Class-Action Suits May Eventually Result in Damages Paid Out to Cheated Metals Investors
Gold and silver investors have been watching the Department of Justice investigation of criminal price rigging at JPMorgan Chase and other bullion banks carefully. Several crooked traders have pled guilty to “spoofing” the markets, and more have been indicted.
The DOJ has even suggested the banks have been engaged in racketeering. Prosecutors may use RICO laws designed for taking down organized crime syndicates to prosecute these shady Wall Street firms.
The banks’ problems go beyond the prospect of prison time for the perpetrators and criminal fines, however.
Another of the troubles with running a years-long, well-organized, and widespread scheme in which banks cooperated with one another to stick it to their clients and other naive people speculating in the futures market is that it creates a large class of victims.
Now they eagerly await their opportunity to seek justice in civil court. And they can present citizen juries with numerous criminal convictions and mountains of evidence procured by the Justice Department. The civil liability for the banks involved could be enormous, particularly if punitive damages are involved.
There are multiple class action suits underway:
London Silver Fixing: A handful of major banks were involved in a scheme to rig the London Silver “Fix” – a key benchmark price. This class action will likely include any person who purchased or sold silver during the class period which was from 2009 - 2015 approximately.
This includes people who invested in physical silver coins, rounds, and bars during that time.
Deutsche Bank already settled and agreed to pay $38 million. However, none of these funds are being dispersed yet. The litigation against a group of other bullion banks is ongoing.
The case against these other banks is still in the discovery stage, which means it could be some time – perhaps a few years – before a verdict (or settlement) is reached and damages are awarded.
The remaining banks could wind up getting hit harder than Deutsche Bank because Deutsche was the first to settle and agree to cooperate.
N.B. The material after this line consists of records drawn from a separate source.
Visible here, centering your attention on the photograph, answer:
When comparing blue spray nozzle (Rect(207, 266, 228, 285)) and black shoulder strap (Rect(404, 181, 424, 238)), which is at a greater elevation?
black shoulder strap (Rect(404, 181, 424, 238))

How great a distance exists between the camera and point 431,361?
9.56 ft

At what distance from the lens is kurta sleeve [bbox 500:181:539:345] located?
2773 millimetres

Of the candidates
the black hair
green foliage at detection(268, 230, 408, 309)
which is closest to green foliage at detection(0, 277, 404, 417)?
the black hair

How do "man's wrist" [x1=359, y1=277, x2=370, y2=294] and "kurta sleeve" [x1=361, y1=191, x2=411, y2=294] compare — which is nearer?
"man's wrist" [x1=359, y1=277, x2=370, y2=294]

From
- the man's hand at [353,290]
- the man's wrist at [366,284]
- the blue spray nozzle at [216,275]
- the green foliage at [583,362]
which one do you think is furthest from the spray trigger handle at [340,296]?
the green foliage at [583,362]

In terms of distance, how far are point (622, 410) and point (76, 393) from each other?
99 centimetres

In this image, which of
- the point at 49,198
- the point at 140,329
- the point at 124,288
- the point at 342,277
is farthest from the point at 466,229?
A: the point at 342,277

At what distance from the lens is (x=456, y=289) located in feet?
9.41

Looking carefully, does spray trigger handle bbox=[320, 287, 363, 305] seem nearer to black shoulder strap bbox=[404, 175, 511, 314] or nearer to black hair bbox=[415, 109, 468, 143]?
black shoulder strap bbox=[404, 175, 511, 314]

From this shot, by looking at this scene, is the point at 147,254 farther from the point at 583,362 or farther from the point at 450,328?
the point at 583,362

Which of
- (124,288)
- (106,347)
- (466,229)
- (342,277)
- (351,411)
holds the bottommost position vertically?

Price Spoofing – JPMorgan: Plaintiffs are suing JPMorgan Chase specifically for rigging metals prices in the futures markets, but their suit is currently "stayed." The Justice Department has asked the court to delay the civil proceedings while the bank remains under criminal investigation.
The delay may frustrate some investors, but it definitely has a silver lining. The evidence and results of the DOJ criminal prosecution will be very helpful to plaintiffs.
At the moment, it looks like this class will be limited to people who were hurt trading precious metals future contracts (gold, silver, platinum, and palladium), not physical metal -- but the case may be expanded in the future.
Price Spoofing – Bank of America: This private suit follows BofA’s $25 million settlement with the Justice Department.
Like the JPMorgan litigation, the class also appears as if it will be limited to futures market participants only.
While the conclusion of these cases may be years away, metals investors with a potential claim should gather and hang on to transaction records for any purchases and sales during the past decade. Those would be needed later to demonstrate you are a member of the class and file a claim in any settlement.
Down the road (probably years), we expect there will be websites and procedures set up to help people join the class and receive any settlements due.
Money Metals Exchange remains committed to following this story closely and keeping our readers posted.